I really like how finding the right tool for the job suddenly becomes an argument that shows what "camp" everyone is in. If it was an app that was made by any other company, the rest of this discussion wouldn't be happening. And yeah, if Cortana was available for iPhone... I might try it because Siri isn't good. Word Flow is a good tool. Everything else is just unnecessary campy political commentary.

Comment Early Gmail Victim also (Score 1) 565

Same here. I've had my gmail address since 2004. What's scary is all of the services you can sign up for that DON'T require email verification. Early on I struggled with a large bank for two months and finally gave up. I still get statements and could theoretically change the password to login (but don't). Most recently an attorney sent me confidential information. That one was interesting, they tried to threaten me for intercepting the email. That one I actually took the time to explain but most I don't. I have dealt with two dating websites as well. With those, the only way out was to request a password change and reset the account information to a gibberish email address making the accounts inaccessible.

It has gotten better over the years because a few of these folks had family members send them email and I was able to get them to contact the person trying to use my gmail address. As far as I can tell there are about 5 others that thought they had my email address. Only one contacted me directly, they asked me if I would just give them the email address. I told them they could buy it from me. They offered $10, I countered with $5,000. That ended that.

These days when I have the time I will unsubscribe but those companies that don't have the option, I check the website for fraud or IT contact info and send one email. If I don't hear back, I report them as spam.

Again, it has gotten better over the years (I've been dealing with it for over 10). I'd like to believe some of them realize they aren't getting email and finally fix it. The dating websites... at least one of those didn't even have the same name (or any connection) so I think they were just giving a random email address (whether it was to start a new trial or whatever). But it seems to be the price you have to pay for as an early adopter to gmail. I'd be interested to see if anyone else can come up with a better solution (short of getting rid of it).

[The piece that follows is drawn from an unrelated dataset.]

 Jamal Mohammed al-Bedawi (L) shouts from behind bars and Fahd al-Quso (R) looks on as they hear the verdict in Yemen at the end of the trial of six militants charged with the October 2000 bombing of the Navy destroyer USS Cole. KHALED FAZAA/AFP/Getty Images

Comment Re:iPad. Seriously. (Score 1) 408

Apple PR? Sweet. Do I get paid for this?
Unfortunately it's just the truth.

And yes. I did see the MS Office requirement. My Mother also had the same requirement because that was all she knew how to use. And she still has it loaded on her Vista machine but has managed to find alternatives on her iPad. All by herself. The risk isn't with Office, it's with the browser. And after spending a year before this trying to teach her how to run firefox with noscript... that was even more painful ("But all the websites are broken now").

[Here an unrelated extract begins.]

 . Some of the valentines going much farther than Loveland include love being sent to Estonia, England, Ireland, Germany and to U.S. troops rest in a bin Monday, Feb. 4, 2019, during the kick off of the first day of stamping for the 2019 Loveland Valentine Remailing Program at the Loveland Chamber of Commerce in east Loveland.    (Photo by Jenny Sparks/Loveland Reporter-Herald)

My argument isn't "how to stop parents from hurting themselves" it's more about what can you give them to not make them feel like morons. I don't care who comes up with the best solution, I just want the one that works. At my house we run Linux, Mac and one Windows machine (for work). Each one has it's own purpose. But as an admin the last thing I want to do is spend my weekend doing more work for my relatives, so it doesn't matter to me that Apple has the best solution right now. Because in another year or two, someone else will probably have a better one and I'll check that out too.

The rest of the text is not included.